Zero Trust is an approach to cybersecurity, not a product or even a specific architecture. The core principle of a Zero Trust approach is not to trust any user or asset on your network and work on the assumption that “an enterprise-owned environment is no different — or no more trustworthy — than any non-enterprise-owned environment” (from the 2020 NIST Special Publication 800-207 “Zero Trust Architecture”).
This apparently simple statement has many implications. At a philosophical level, Zero Trust means moving from an implicit trust-based approach where employees and enterprise-owned assets were assumed to be trustworthy to a posture where no user or asset is assumed to be trustworthy. It also means that trust must be continuously evaluated and verified on a transaction-by-transaction basis to ensure that only authorized people, workloads, or systems are accessing authorized data, devices, and assets.
To achieve this, organizations must change not only their enterprise architecture but also their thinking and cultural approach to cybersecurity. In network architecture terms, this is often taken to mean that an enterprise should move its security defensive perimeter from the edge of the network to the assets within the network. However, for most organizations, it’s not an either/or situation, as security-conscious organizations are unlikely to abandon their perimeter defenses. Instead, most organizations will augment perimeter-based security with internal controls (for example, network- and host-based controls) as close as possible to the data they need to protect. This “defense in depth” concept is an old one, but it is time-tested and required if an organization is to move to a Zero Trust approach to security.
Zero Trust Is a Journey
It has become a cliché that Zero Trust is a journey, not a destination. This is true, and, as already mentioned, Zero Trust is a cultural journey as much as a technical journey — and it is often a journey imposed on an organization by executive mandate. This blog will look at the technical aspects of this journey. While its cultural aspects are in many ways harder to implement, they must not be overlooked, as it is now widely accepted that user training, behavior, and buy-in are critical to Zero Trust success.

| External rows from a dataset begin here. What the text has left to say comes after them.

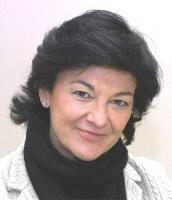 Inma Castilla de Cortazar, Presidenta en funciones del Foro de Ermua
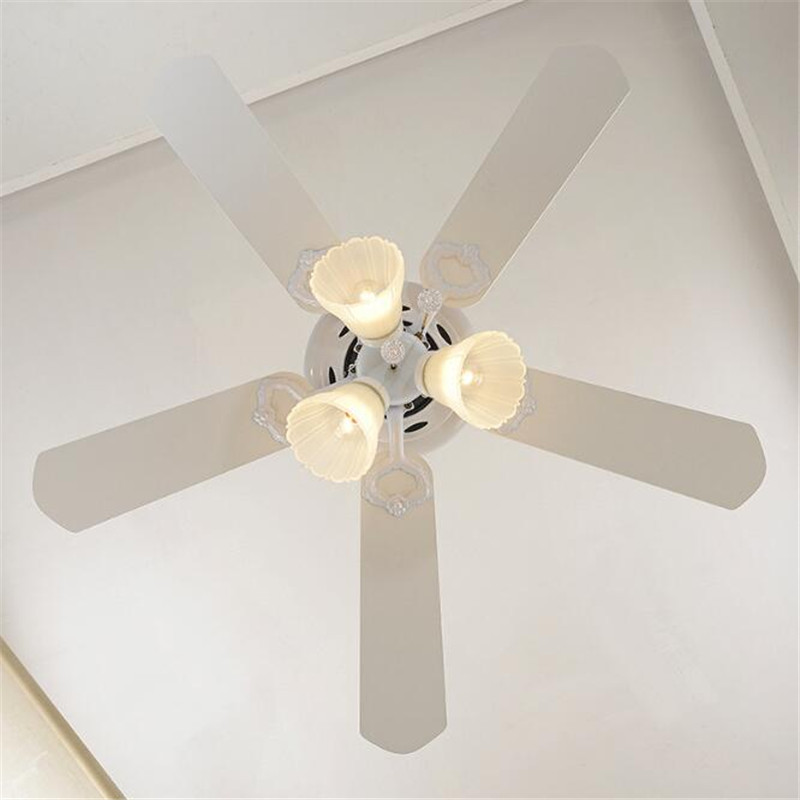 52 European Classical Copper Iron Leaf Led E27*5 Ceiling Fan Light For Dining Room Living Room Bedroom Deco 1587 Ceiling Lights & Fans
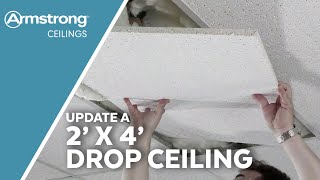 Converting an Outdated 2x4 Ceiling to a Modern 2x2 Ceiling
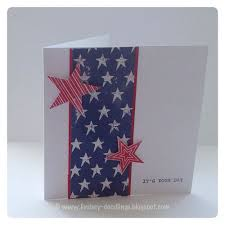 Pin by Rosanne Wade on Masculine Cards | Simple cards handmade, Paper  cards, Hello cards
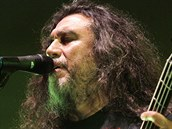 Tom Araya z kapely Slayer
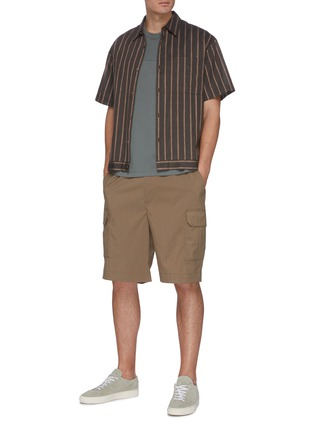 Figure View - Click To Enlarge - EQUIL - Drawstring cargo shorts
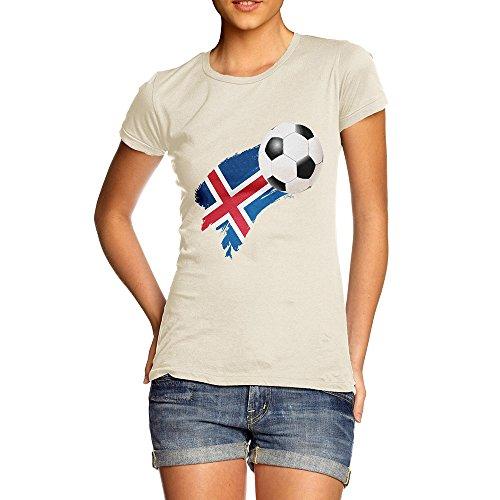 TWISTED ENVY Novelty Gifts for Women Iceland Football Soccer Flag Paint Splat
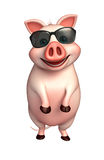 Cute Pig cartoon character with sunglass Stock Images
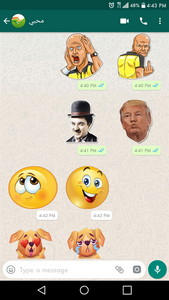 Neue Aufkleber für Chating   Stickers for WhatsApp Android App APK ...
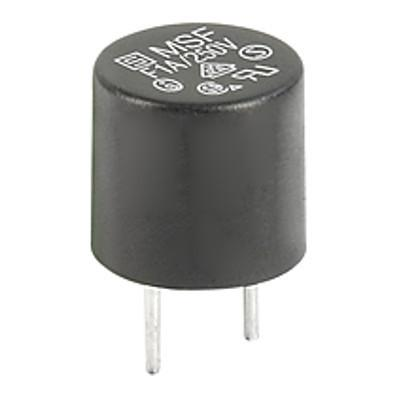 MSF 250 Subminiature fuse 8.5 mm, quick-acting F, 250 VAC Short terminal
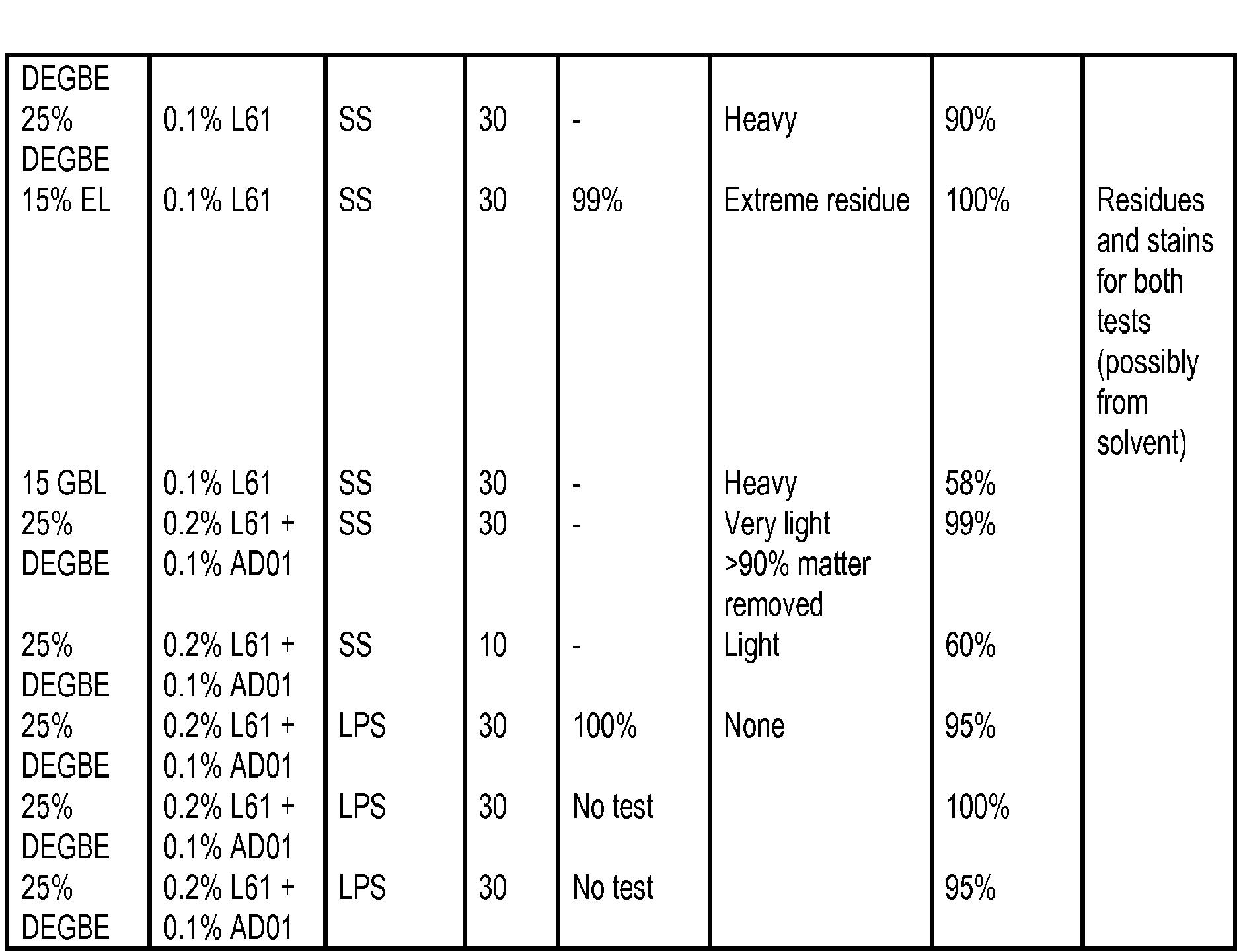 Figure NL2003421AD00251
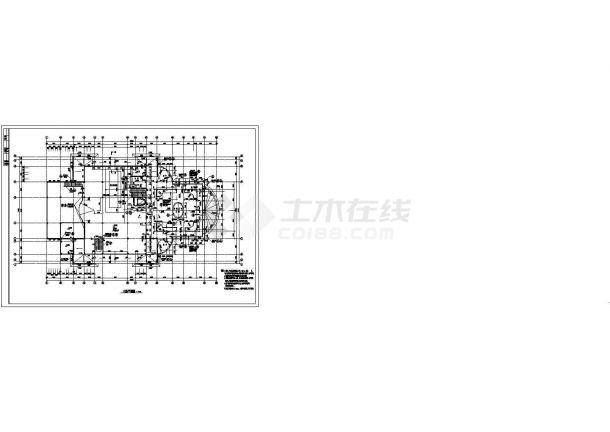 深圳市某现代小区2500平米3层框架结构社区中心建筑设计CAD图纸-图二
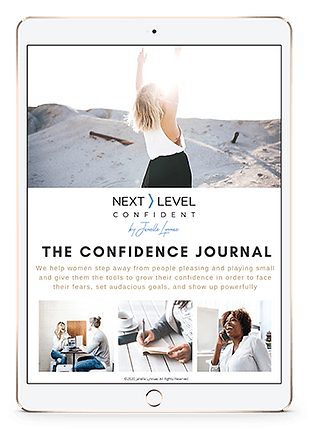 nlc-home-journal-img.png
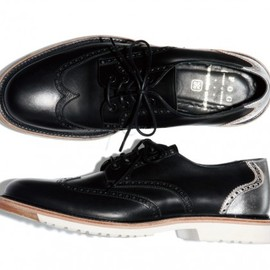 uniform experiment - uniform experiment forest of gingko FOG wing tip shoes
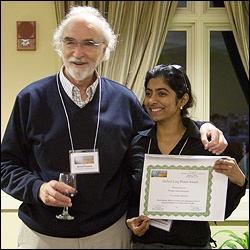ChBE graduate student Deepa Subramanian (right) with conference organizer Professor Gerald Pollack (University of Washington, Seattle).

While Zero Trust is a journey, it is a journey for which there are now several roadmaps. These roadmaps or models have been developed by various standards bodies and technology vendors. At first glance, these models may appear very different, but on closer examination, they have more commonalities than differences. Here is one of the typical ways that a Zero Trust model is represented:

One of the key things these models have in common is the need for visibility. This is shown as one of the foundation layers in this model. Visibility is critical to Zero Trust because, to close this section with another cliché, you can’t protect what you can’t see. This is why visibility and analytics are built in as one of the foundational layers of the CISA Zero Trust model.
Visibility Enables the Three Key Principles of Zero Trust
Although Zero Trust models often show multiple pillars and foundational layers, at its core, Zero Trust is based on three key principles: Adopt a breach mentality, never trust, and continuously verify. These principles assume that organizations have full visibility of all the hardware and software assets, applications and data assets, users, and devices on their networks. This visibility enables these Zero Trust principles to be effectively implemented.
Adopt a Breach Mentality
With the increased number and sophistication of cyberattacks, organizations implementing a Zero Trust architecture must assume that they have already been breached and will be breached again — on a repeated basis — in the future. As such, they must ensure their architecture enables them to identify attacks and breaches quickly and accurately. Further, the architecture should have controls, such as segmentation, that can limit the impact of these attacks, often called “the blast radius.”
At a practical level, this is achieved by developing a defense-in-depth security posture at all levels of the network, from the perimeter to protecting high-value data assets.
Never Trust
This is the most easily understood of the Zero Trust principles but one of the hardest to put into practice since most systems within an organization have been traditionally built around an implicit trust model that assumed the trustworthiness of users, devices, and controls.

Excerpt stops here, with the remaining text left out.